## Direction
According to the adoption support post below, why did the birth parents' addiction have nothing to do with the reader? Answer in one to three sentences.

So I urge you to discuss your feelings with your adoptive parents/family. I would also recommend counseling, just so you can get your feelings out. Also, you should seek out some kind of group support, either here or through an agency near you. I am currently looking for an adoption support group for my son with other kids around his age.

Unfortunately, in a huge way, you feel betrayed and that is understandable. I tell my son that his bio parents just were not cut out to be parents. they had lousy role models (they were both in and out of the foster care system themselves), they had drug problems, lack of education, lack of motivation, drug and alcohol abuse and depression and a whole slew of other issues. Not my son's fault. Not your fault. Unfortunate, but it just is. I think with support and time and maturity and love and counseling, it will be similar to the 4 steps of grief they talk about (when a loved one dies): grief, denial, anger, acceptance.

If your bio parents had addiction problems, it had/has nothing to do with you. That addiciton overtook all sense of responsibility and common sense. Maybe they just did not have the strength to overcome their problems? Not that they deliberately "chose" their habits over you. In a big way, they may have just been too weak to make that choice and change their lives.

## Material
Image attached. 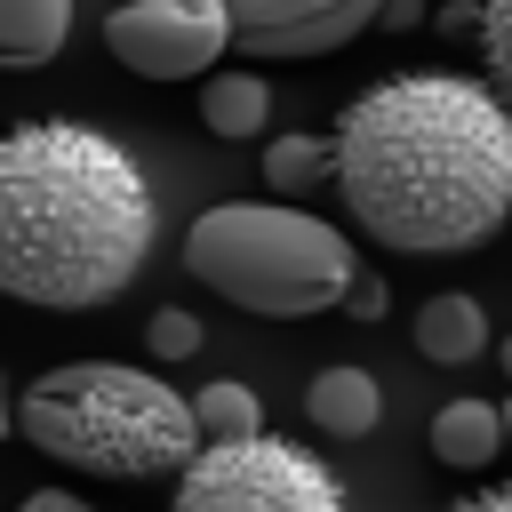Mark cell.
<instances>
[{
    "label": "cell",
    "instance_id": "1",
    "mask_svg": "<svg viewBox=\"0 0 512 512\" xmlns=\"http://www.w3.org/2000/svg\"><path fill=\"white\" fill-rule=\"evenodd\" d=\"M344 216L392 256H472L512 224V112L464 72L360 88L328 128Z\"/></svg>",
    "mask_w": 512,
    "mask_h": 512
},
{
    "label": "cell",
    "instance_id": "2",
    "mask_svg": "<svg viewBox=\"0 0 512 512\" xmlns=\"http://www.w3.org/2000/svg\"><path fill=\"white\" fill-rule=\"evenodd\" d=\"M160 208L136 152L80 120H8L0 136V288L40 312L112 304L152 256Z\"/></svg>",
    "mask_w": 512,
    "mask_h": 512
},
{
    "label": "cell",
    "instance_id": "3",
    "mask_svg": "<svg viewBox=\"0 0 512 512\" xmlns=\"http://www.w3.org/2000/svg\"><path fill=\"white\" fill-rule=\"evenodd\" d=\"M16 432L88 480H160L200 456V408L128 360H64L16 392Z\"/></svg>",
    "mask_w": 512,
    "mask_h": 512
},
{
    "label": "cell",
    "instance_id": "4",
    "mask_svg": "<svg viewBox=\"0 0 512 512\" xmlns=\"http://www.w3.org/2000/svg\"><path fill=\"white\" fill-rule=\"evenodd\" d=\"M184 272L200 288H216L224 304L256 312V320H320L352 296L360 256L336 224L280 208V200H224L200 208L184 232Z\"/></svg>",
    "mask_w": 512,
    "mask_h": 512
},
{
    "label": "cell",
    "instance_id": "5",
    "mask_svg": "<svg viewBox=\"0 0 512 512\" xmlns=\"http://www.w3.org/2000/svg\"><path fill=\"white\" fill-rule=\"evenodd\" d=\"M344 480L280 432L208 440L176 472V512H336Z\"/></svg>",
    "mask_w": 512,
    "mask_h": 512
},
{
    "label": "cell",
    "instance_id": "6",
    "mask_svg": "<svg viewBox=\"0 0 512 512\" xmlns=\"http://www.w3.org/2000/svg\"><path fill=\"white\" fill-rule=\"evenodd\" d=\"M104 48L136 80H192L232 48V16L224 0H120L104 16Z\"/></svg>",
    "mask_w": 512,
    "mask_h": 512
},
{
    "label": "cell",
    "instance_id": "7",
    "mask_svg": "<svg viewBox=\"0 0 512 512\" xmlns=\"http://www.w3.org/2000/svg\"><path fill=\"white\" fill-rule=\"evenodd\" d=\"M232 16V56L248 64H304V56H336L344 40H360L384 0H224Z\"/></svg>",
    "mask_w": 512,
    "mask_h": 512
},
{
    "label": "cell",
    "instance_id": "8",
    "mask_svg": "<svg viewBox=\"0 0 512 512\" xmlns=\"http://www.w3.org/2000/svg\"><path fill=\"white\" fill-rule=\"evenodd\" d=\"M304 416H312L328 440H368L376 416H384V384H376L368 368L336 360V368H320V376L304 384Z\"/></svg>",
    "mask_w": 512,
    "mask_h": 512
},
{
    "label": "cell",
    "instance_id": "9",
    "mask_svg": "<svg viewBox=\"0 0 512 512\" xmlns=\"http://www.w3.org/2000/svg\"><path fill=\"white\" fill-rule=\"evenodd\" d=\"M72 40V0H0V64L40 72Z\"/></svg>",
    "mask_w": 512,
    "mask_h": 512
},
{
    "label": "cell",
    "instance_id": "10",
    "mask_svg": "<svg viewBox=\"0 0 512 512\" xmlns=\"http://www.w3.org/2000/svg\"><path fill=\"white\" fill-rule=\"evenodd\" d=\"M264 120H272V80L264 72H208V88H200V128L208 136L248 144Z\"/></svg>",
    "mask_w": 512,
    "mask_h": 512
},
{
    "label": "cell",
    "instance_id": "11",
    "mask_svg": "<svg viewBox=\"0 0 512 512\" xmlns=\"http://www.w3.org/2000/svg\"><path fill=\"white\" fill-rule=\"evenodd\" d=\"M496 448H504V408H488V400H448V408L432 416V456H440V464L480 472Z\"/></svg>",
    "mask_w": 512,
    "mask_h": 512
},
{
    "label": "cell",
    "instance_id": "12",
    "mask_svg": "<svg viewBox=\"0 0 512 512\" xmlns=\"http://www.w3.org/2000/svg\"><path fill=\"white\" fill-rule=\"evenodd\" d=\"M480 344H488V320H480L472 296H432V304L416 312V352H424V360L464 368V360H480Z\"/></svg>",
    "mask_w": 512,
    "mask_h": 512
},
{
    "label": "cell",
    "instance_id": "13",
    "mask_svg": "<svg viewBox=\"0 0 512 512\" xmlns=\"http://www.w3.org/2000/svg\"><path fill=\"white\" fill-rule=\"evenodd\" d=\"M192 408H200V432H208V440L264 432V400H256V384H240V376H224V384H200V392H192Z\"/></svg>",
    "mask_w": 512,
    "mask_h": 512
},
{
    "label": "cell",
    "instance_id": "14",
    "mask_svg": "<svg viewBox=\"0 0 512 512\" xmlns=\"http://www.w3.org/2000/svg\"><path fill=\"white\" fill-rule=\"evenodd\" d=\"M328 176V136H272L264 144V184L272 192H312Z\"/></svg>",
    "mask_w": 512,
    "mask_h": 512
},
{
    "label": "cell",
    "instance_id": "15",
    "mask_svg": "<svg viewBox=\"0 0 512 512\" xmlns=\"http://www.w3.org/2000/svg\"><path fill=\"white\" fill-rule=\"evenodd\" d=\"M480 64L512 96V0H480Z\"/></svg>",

## Solution to the exercise
The addiction overtook all sense of responsibility and common sense. The writer suggests the birth parents may have been too weak to overcome their problems and change their lives, rather than deliberately choosing their habits over the reader.